11. Cratès et Diogène

Cratès
Connaissais-tu, Diogène, le riche Mérichus, cet opulent Corinthien, qui possédait un grand nombre de vaisseaux, et auquel son cousin Aristéas, non moins riche que lui, avait coutume de dire le mot d'Homère :

Ou tu m'enlèveras ou je t'enlèverai.

Diogène
Pourquoi cela, Cratès ?

Cratès
Ils se courtisaient mutuellement dans l'espérance d'hériter l'un de l'autre, ayant tous deux le même âge : tous deux avaient fait connaître leur testament. Mérichus, s'il mourait le premier, instituait Aristéas son légataire universel, et Aristéas, s'il partait avant lui. Voilà ce qui était écrit : ils se courtisaient donc et faisaient assaut de flatterie.
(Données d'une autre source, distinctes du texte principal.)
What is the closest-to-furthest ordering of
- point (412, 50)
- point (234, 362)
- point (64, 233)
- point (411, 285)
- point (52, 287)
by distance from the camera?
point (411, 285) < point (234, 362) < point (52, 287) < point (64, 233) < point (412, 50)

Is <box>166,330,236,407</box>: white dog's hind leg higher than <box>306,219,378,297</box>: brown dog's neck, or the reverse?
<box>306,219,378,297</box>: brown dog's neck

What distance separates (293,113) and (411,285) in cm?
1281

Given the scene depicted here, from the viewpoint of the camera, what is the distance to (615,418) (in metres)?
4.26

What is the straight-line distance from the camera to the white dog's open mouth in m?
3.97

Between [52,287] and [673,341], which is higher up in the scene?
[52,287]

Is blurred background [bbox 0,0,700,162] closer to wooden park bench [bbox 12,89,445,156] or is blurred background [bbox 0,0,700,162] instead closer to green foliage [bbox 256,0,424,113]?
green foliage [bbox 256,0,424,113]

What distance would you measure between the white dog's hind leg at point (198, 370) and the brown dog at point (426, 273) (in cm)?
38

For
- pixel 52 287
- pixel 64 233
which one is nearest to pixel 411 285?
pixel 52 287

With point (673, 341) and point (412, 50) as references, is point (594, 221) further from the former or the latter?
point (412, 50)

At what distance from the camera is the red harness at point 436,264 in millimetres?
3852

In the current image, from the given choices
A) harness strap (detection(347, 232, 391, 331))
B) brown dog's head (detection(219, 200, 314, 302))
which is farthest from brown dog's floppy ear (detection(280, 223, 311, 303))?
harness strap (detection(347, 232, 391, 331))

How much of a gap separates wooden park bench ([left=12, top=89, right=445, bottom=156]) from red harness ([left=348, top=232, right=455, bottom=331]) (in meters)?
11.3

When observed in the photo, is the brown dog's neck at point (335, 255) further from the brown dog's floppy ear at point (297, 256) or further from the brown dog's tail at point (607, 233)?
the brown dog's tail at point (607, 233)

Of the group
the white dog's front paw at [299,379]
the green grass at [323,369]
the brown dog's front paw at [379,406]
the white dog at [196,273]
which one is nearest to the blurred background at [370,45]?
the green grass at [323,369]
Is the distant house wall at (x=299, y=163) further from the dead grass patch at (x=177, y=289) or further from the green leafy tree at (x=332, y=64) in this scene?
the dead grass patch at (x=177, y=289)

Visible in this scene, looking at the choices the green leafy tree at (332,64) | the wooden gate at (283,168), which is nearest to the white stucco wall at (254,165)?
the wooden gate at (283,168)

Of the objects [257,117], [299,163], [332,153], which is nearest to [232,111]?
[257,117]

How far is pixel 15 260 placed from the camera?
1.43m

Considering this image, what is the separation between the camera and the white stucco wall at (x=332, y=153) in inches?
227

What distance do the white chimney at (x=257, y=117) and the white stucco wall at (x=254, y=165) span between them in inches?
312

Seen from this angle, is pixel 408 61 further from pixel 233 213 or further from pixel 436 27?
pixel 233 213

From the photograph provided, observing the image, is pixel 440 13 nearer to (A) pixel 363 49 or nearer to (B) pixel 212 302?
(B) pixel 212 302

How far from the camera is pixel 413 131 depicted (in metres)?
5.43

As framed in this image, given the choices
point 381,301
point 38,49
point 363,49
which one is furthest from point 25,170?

Et non seulement les devins, qui prédisent l'avenir d'après les astres, ou bien d'après les songes, comme les disciples des Chaldéens, mais le dieu pythien lui-même donnait l'avantage tantôt à Aristéas, tantôt à Mérichus : la balance penchait un jour pour celui-ci, un autre jour pour celui-là.

Diogène
Quelle a été la fin de la lutte, Cratès ? cela est curieux à savoir.

Cratès
Tous les deux sont morts le même jour, et leur succession a passé à Eunomius et à Thrasiclès, leurs parents auxquels on n'avait jamais prédit qu'il en adviendrait ainsi. Nos deux cousins, naviguant de Sicyone à Cirrha, ont été pris en travers par l'Iapyx et ont fait naufrage.

Diogène
Ils ont bien fait. Mais nous, lorsque nous étions en vie, nous n'avons jamais songé à rien de pareil entre nous. Jamais je n'ai souhaité la mort d'Antisthène pour hériter de son bâton ; cependant il en possédait un solide, qu'il avait taillé dans un olivier franc, et je ne pense pas, Cratès, que tu aies jamais désiré, moi mort, hériter de mes biens, je veux dire mon tonneau et ma besace, qui tenait deux chénices de lupins.

Cratès
Je n'avais pas besoin de cela, ni toi non plus, Diogène. Ce qu'il nous fallait, nous l'avions hérité, toi d'Antisthène, et moi de toi ; héritage plus grand et plus précieux que la royauté des Perses.

Diogène
Que veux-tu dire ?

Cratès
La sagesse, la modération, la vérité, la franchise, la liberté.

Diogène
Par Jupiter ! je me souviens que c'est là la richesse que je reçus d'Antisthène, et je te la laissai augmentée encore.

Cratès
Mais les autres négligeaient ces biens, et personne ne nous faisait la cour dans l'espoir de devenir notre héritier. Tous n'avaient d'yeux que pour l'or.

Diogène
Cela n'est pas étonnant. Ils n'étaient pas en état de recevoir de nous ces richesses, tellement le plaisir les avait épuisés et rendus comme des bourses sans fond. Ces gens-là, quand on voulait verser en eux de la sagesse, de la franchise, de la vérité, ils coulaient, ils fuyaient ainsi qu'un vase qui ne peut rien garder. C'est l'histoire des Danaïdes versant aussi de l'eau dans un tonneau percé ; mais l'or, ils le serraient avec les dents, avec les ongles, avec tout ce qu'ils pouvaient.

Cratès
Aussi avons-nous, même ici, toute notre richesse ; eux, ils ne viendront qu'avec une obole, et encore restera-t-elle au batelier.